I am afraid so. This is an historical artefact of assuming a single version of an action image when we started OpenSAFELY. There are a lot of existing OpenSAFELY projects that use r:latest in their project.yaml files. If we were to switch r:latest to point to r:v2 we could unknowingly break lots of code for our users. Migrating to a new image version should be an explicit step by our users.

We know this is confusing, and our plan to fix this confusion is to switch to all projects using an explicit :v1 or :v2 version, and deprecating the use of :latest altogether at some point in the future.

We got some help from an expert

It has us a long time to produce a new version of the R image. There are two main reasons for this.

One was that the R language ecosystem at the time did not provide the tooling and metadata needed for us to reliably and efficiently reproduce an installation of R with a specific set of packages. The R ecosystem moves very fast, and comes from a research context. It does not have fully developed tooling and infrastructure to support strictly managing versions of libraries, something that is more common in general purpose programming languages like Python. Since we created r:v1, the R community has done great work improving things, and we are able to benefit from their work in r:v2.

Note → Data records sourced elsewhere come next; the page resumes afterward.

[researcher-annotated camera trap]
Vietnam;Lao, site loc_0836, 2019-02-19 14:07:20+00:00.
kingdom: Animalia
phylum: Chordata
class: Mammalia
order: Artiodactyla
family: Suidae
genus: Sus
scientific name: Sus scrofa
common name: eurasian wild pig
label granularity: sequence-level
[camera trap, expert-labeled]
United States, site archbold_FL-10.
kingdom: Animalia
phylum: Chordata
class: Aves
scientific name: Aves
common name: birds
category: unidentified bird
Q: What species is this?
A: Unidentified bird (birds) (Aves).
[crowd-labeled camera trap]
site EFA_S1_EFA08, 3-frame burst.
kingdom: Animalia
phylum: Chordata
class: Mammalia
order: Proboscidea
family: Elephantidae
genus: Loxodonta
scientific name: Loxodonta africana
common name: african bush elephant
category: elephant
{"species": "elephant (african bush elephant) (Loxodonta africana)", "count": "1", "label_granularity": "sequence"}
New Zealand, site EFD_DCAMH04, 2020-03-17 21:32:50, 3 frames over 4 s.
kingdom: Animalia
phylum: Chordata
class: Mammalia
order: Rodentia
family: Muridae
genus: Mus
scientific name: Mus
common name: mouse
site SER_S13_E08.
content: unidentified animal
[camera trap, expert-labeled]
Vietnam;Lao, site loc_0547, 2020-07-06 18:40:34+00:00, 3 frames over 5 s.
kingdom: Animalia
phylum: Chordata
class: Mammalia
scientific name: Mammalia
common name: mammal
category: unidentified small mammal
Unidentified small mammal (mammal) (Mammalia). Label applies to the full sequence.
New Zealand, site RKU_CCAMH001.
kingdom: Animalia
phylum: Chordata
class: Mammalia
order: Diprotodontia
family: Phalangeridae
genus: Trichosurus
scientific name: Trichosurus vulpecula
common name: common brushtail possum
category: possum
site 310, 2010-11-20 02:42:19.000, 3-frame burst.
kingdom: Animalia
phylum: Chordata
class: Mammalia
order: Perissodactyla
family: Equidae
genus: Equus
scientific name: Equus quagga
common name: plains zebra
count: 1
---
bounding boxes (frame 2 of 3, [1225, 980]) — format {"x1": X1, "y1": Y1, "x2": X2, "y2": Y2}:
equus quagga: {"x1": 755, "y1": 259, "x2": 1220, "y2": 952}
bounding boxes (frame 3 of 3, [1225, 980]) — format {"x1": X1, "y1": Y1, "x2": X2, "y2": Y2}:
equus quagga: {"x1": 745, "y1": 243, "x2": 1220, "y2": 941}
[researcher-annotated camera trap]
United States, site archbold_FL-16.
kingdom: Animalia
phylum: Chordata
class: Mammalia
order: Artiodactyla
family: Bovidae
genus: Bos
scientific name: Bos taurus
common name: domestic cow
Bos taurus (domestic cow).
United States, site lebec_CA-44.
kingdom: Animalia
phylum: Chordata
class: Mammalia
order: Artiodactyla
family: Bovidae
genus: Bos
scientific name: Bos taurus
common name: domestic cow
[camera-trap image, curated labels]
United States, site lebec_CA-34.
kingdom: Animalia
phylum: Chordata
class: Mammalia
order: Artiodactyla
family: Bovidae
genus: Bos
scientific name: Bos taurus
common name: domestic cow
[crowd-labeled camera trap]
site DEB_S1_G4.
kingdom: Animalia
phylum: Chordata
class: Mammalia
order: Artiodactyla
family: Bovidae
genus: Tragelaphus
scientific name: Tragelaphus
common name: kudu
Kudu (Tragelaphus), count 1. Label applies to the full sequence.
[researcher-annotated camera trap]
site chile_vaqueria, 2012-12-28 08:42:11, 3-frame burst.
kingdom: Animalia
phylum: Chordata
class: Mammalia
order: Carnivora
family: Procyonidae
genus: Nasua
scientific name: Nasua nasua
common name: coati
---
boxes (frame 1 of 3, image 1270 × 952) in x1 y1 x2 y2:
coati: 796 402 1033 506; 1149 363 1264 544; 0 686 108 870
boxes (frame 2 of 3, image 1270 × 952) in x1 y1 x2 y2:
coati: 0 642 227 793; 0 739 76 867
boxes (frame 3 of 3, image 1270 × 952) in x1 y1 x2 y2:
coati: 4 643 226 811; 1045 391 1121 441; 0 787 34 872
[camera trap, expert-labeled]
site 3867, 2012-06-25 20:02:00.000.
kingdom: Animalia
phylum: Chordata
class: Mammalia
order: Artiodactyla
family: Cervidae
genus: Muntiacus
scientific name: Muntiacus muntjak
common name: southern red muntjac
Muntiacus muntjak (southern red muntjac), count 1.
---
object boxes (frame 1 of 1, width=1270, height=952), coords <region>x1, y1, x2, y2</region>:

The second reason is that the OpenSAFELY engineering team do not have a lot of experience or expertise in R or knowledge of its ecosystem - we’re mostly Pythonistas! When we built the initial R image, we did so somewhat naively, in a way that, whilst it worked, it was very expensive to build and maintain. Adding a new R library required manually chasing down dependency versions and sometimes meant we were not able to add user requested packages. Additionally, rebuilding it meant installing and compiling every installed R library from scratch, a process that took 3-4 hours!

However, there was an excellent solution to this problem, in the form of Dr Tom Palmer from Prof. Jonathan Sterne’s Electronic Health Records research group in Bristol Medical School and the MRC Integrative Epidemiology Unit. Tom is an experienced OpenSAFELY user, and is also an expert in the R language and its ecosystem. Collaborating with the University of Bristol, we were able to arrange a 6 month part-time secondment for Tom to come work with the Bennett Institute on improving our R language support. He is primarily responsible for the technical foundations of our new r:v2 image, and has greatly improved our understanding of R and its ecosystem. We are grateful to Tom, and the University of Bristol, for his time, energy and enthusiasm - this work would not have happened without him.

Here’s what’s different

Rather than downloading and compiling packages from source directly from CRAN, our new image instead leverages newer R community efforts.

Firstly, instead of renv, it uses the pak library for installing packages, which allows faster downloads and is much better suited to Docker images, and is more similar to other language packaging tools in many ways.

Secondly, it uses the excellent pre-built CRAN packages repositories provided by Posit. They provide date based snapshots of the entire CRAN archives, which is very useful for providing a static set of R libraries, as we can hardcode this date into our R image. Packages added to the image will come from CRAN as it was on that date, ensuring we do not upgrade the package, and providing consistency between supported library versions.

Another big benefit of using these repositories means that we install built binaries directly, which is much faster than compiling from source - rebuilding the R Docker image now takes less than 5 minutes instead of multiple hours. It also means its is much easier for us to add a user requested package without worrying about its dependencies and their versions, and it provides some basic quality assurance that the R packages we install are built correctly and work well with other libraries.

As with all things OpenSAFELY, this work was done out in public - you can see more of the technical details in the GitHub repository for the OpenSAFELY R image.

This is a much stronger technical foundation for our R support. It will make it far easier for us to maintain, and to respond to R user needs, and also to release future new versions of the image with the latest versions of R - perhaps slightly more often than every 4.5 years.